Sfila il carrello tricolore della spesa. Lo spot pubblicitario della Coop augura ai consumatori di “ritrovare un po’ di normalità”. Un po’, scandisce la voce fuori campo, solo un po’. Non è il solito linguaggio di chi promuove la sua offerta. E’ un linguaggio di verità, a volte lievemente retorico, sufficientemente adeguato al momento, solenne e patriottico. La pubblicità ha cambiato registro.

Ricordate? Proprio da queste pagine, nei primi giorni di reclusione da Coronavirus, avevamo notato come un mondo solitamente abituato a precedere le pulsioni all’acquisto e a far sognare, fosse in realtà rimasto spiazzato dall’accelerazione del dramma sanitario italiano. Passavano sullo schermo, tra una conferenza e l’altra della Protezione Civile, immagini persino ridicole di gente che si abbracciava, si radunava per l’aperitivo, sguazzava nei fiumi, correva con la macchina nuova. Tutto vietato dalle ordinanze, tutto stonato, stridente. Ora è un’altra storia.

Già a Pasqua la Bauli ci aveva fatto vedere il nipote che salutava il nonno via Skype dedicandogli una fetta di colomba. Si è capito che non sarebbe finita presto, che la pubblicità doveva descrivere il mondo degli italiani come era: in casa, per il bene di tutti.

Ed ecco anche il patriottismo, il carrello tricolore della Coop che avanza in una piazza deserta, la scelta di Unipol, «orgogliosamente italiana», di restituire un mese di polizza auto a chi l’auto non ha potuto utilizzarla.

E anche il messaggio positivo, d’obbligo nel linguaggio delle promozioni: “Insieme ripartiremo”.

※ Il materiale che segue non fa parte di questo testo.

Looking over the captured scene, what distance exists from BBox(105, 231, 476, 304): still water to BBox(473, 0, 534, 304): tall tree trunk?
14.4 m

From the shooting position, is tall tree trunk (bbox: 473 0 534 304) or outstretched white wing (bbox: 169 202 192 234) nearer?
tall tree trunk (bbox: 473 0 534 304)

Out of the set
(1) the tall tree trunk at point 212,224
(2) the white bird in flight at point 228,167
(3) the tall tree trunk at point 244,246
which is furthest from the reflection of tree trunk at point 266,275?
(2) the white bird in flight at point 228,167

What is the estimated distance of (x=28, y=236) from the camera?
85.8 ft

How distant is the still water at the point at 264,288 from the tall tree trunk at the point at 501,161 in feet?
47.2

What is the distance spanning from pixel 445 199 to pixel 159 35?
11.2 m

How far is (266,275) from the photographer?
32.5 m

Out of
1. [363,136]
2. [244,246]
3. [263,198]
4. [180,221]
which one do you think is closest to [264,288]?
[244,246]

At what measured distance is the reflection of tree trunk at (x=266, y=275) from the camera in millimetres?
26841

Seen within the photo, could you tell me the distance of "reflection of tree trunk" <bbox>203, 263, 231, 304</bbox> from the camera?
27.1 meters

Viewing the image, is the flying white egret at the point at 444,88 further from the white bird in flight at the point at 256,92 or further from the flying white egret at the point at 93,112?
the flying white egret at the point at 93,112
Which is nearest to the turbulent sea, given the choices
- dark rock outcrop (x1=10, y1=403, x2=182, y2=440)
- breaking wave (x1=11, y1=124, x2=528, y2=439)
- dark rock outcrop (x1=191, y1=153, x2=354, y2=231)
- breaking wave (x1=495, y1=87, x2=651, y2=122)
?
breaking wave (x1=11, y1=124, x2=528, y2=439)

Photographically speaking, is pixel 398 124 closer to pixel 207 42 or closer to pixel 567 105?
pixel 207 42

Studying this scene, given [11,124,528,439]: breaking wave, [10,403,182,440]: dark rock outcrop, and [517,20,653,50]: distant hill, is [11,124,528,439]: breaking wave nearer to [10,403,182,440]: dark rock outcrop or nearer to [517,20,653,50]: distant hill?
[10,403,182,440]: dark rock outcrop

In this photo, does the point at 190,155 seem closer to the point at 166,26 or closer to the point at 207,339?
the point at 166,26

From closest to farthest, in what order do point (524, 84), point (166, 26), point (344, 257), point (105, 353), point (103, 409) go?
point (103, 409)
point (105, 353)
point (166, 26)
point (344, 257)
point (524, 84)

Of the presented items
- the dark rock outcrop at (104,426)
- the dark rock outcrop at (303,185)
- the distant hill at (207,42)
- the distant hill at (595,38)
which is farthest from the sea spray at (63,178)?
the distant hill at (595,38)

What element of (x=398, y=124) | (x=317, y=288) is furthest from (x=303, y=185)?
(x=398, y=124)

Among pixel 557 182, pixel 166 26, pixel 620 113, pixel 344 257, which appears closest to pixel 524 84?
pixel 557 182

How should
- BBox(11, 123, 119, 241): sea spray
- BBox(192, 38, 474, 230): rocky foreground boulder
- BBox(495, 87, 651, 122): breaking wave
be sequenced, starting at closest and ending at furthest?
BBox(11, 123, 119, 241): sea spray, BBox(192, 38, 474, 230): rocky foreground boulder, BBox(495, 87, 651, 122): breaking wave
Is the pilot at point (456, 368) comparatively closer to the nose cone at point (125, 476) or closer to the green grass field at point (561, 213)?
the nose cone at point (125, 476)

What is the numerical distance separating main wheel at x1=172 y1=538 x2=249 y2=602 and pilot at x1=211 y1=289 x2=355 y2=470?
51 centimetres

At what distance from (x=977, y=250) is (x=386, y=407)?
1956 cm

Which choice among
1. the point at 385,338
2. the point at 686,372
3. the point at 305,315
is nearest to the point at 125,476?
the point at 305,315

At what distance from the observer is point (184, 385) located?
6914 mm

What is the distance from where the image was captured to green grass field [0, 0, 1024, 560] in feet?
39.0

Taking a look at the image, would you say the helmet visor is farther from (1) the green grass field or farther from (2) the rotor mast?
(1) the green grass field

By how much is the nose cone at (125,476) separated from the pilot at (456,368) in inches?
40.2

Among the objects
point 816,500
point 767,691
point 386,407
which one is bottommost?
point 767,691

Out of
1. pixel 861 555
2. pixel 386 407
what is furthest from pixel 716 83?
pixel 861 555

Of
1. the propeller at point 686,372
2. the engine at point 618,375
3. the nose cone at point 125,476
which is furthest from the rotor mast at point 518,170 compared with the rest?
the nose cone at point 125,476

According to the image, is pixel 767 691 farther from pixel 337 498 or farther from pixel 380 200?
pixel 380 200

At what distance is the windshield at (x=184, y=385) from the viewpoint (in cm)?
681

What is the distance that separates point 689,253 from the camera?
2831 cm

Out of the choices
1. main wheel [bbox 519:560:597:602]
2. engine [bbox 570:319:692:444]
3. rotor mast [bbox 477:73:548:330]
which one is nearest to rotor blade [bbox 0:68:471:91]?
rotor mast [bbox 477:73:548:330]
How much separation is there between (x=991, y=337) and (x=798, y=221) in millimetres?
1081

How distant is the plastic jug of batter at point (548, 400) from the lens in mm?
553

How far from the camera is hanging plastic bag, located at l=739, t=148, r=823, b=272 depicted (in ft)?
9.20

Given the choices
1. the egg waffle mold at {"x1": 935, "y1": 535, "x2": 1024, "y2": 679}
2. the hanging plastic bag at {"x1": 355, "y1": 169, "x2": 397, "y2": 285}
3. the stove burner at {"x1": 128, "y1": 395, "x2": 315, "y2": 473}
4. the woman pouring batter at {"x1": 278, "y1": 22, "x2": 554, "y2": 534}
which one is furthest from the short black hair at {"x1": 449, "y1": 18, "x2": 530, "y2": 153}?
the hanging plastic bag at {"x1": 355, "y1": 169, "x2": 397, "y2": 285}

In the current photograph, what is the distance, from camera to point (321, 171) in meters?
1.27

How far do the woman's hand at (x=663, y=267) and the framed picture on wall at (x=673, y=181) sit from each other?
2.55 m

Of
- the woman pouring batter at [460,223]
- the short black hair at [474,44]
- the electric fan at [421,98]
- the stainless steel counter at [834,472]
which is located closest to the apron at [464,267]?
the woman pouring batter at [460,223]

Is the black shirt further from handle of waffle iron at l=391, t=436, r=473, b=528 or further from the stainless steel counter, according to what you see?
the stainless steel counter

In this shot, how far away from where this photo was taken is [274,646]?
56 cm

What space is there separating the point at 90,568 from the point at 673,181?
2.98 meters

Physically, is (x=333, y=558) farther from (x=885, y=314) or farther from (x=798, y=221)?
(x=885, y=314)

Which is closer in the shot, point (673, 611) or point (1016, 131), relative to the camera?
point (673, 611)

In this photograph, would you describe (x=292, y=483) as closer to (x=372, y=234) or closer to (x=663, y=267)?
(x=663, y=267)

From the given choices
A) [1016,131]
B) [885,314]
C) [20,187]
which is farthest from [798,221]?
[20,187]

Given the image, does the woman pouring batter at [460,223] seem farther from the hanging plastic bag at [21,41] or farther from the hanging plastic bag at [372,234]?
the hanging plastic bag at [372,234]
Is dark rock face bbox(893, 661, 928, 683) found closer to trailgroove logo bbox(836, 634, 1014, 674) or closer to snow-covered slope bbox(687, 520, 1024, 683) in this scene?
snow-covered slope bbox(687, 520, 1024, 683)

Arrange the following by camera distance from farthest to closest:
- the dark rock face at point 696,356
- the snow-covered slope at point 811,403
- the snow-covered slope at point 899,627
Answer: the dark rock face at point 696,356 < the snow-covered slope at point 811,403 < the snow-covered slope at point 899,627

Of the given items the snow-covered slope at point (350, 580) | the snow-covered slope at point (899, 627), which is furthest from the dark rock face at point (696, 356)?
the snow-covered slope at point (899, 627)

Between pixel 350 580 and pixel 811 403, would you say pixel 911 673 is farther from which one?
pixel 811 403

Se per qualche motivo strano esistesse una persona che non si è accorta di nulla, come di recente è successo ad alcuni astronauti ritornati sulla Terra e subito stupiti dal silenzio delle città, se questa persona ignara accendesse la televisione, non capirebbe perché Ferrarelle conforta i suoi acquirenti con una solenne dichiarazione: «Siamo sicuri che niente ci renderà piatti. Torneremo effervescenti».

Cos’è successo, si chiederebbe il nostro consumatore sfuggito alla rete del virus. E’ successo che tutti si sono dovuti adeguare, che “in questo mondo difficile”, come lo definisce Sara Assicurazioni, bisogna inventarsi un modo più vero di approcciare le persone, in preda all’ansia, spesso colpite negli affetti, improvvisamente poco propense a far capricci o a riempirsi la casa di prodotti inutili.

Concretezza e solidarietà con frasi calde: «Saremo al vostro fianco, in ogni tappa, sempre».

Le Ferrovie hanno accantonato l’immagine leccata delle Frecce per assicurarci che «continueranno a collegare le passioni e i legami, pronte più che mai a sostenere il Paese». Noi ci siamo, noi vi aiutiamo. Axa Assicurazioni: «Solo sostenendoci l’un l’altro ce la possiamo fare» : sullo sfondo cesti che scendono dalla finestra per essere riempiti dalla generosità collettiva.

Un cambio di passo, parzialmente, e provvisoriamente, di mestiere. Sarebbe interessante capire quanto questo linguaggio entri in sintonia con gli italiani reclusi.

Se prima la pubblicità estranea al dramma, con i suoi richiami alla libertà e alla gioia di vivere, poteva suonare quasi provocatoria, la versione attuale, pienamente consapevole della gravità del momento, rischia di produrre una sorta di depressione in chi vede e ascolta.

Siamo messi così male che persino i “Mastri Pastai” ci dicono che «ciò che conta è la forza di guardare avanti».

E Pantene ci mette una mano sulla spalla: «Riusciremo a rialzarci insieme» . Se va avanti così saranno i consumatori a consolare i pubblicitari.